Wednesday, March 21, 2018

It's been a while

I can't believe that it's more than half way through March and I haven't posted a new year/old year reflection. But I shouldn't be surprised because I didn't realize I hadn't posted AT ALL since July. Moral of the story: I have no concept of time!
 
So let's do that reflection then, shall we?
 
Last year was HARD. I learned that I am incredibly strong but I do have limits. I can fail without being a failure. I can cry without being weak. Above all, I learned that I- and particularly my mental health- need to be a priority.
 
My job most of last year was soul crushing and so emotionally damaging that I was struggling in ways I couldn't fully talk about or put into words.

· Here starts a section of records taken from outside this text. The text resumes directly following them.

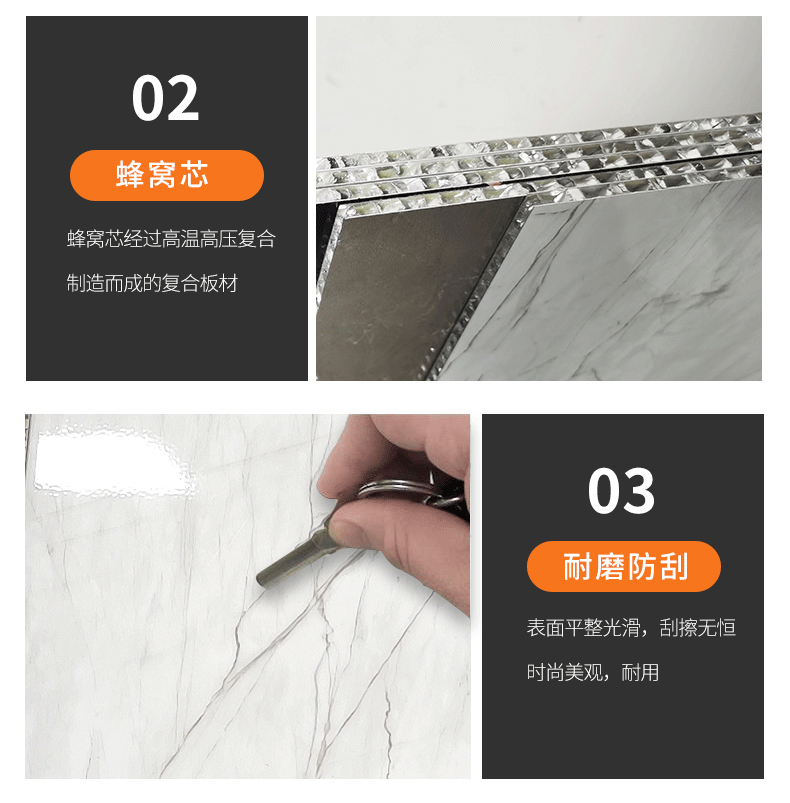 02

蜂窝芯

蜂窝芯经过高温高压复合

制造而成的复合板材

03

耐磨防刮

表面平整光滑，刮擦无恒

时尚美观，耐用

I just knew that I wasn't okay and I kept telling people that.
 
In June I interviewed for new jobs and took a whole week off to attend the ArtEmotion Adult Ballet Summer Intensive in Salt Lake City. I saw a glimpse of happy me when I was away and dancing and thinking about alternatives. ArtEmotion was incredible full of dancers and teachers and experiences that I could pontificate on for a while but won't. Have a picture instead.
 
I ended up getting one of the new jobs I applied for and it has changed my life. I don't say that to be dramatic but simply because it's true. I've unpacked mountains of ugly baggage about my last job and don't dread a third of daily hours. My students are great, my principal is great, my colleagues are great. It's incredible the daily difference.
 
I know that I was so lucky to have this job and support network when my sister had emergency surgery and almost died in October. And my support from all of my ArtEmotion connections was uplifting as I stepped in you dance a lead role while my sister was still in the hospital. With support I came out stronger instead of broken. BTW my sister has made a full recovery and everything is fine now and we did Nutcracker together in December.
 
 
Last year was supposed to be about balance and in some ways it was. In others it was just about survival.  I hope that 2018 will be about self-care. I need to take care of me first instead of everyone around me.
 
I've already had a few rough emotinal spots this year but I am getting there. I'm figuring it out. And this year will be about me. About learning to say no. About finding what is important to me instead of what everyone else needs. I can do this and I have big plans for it.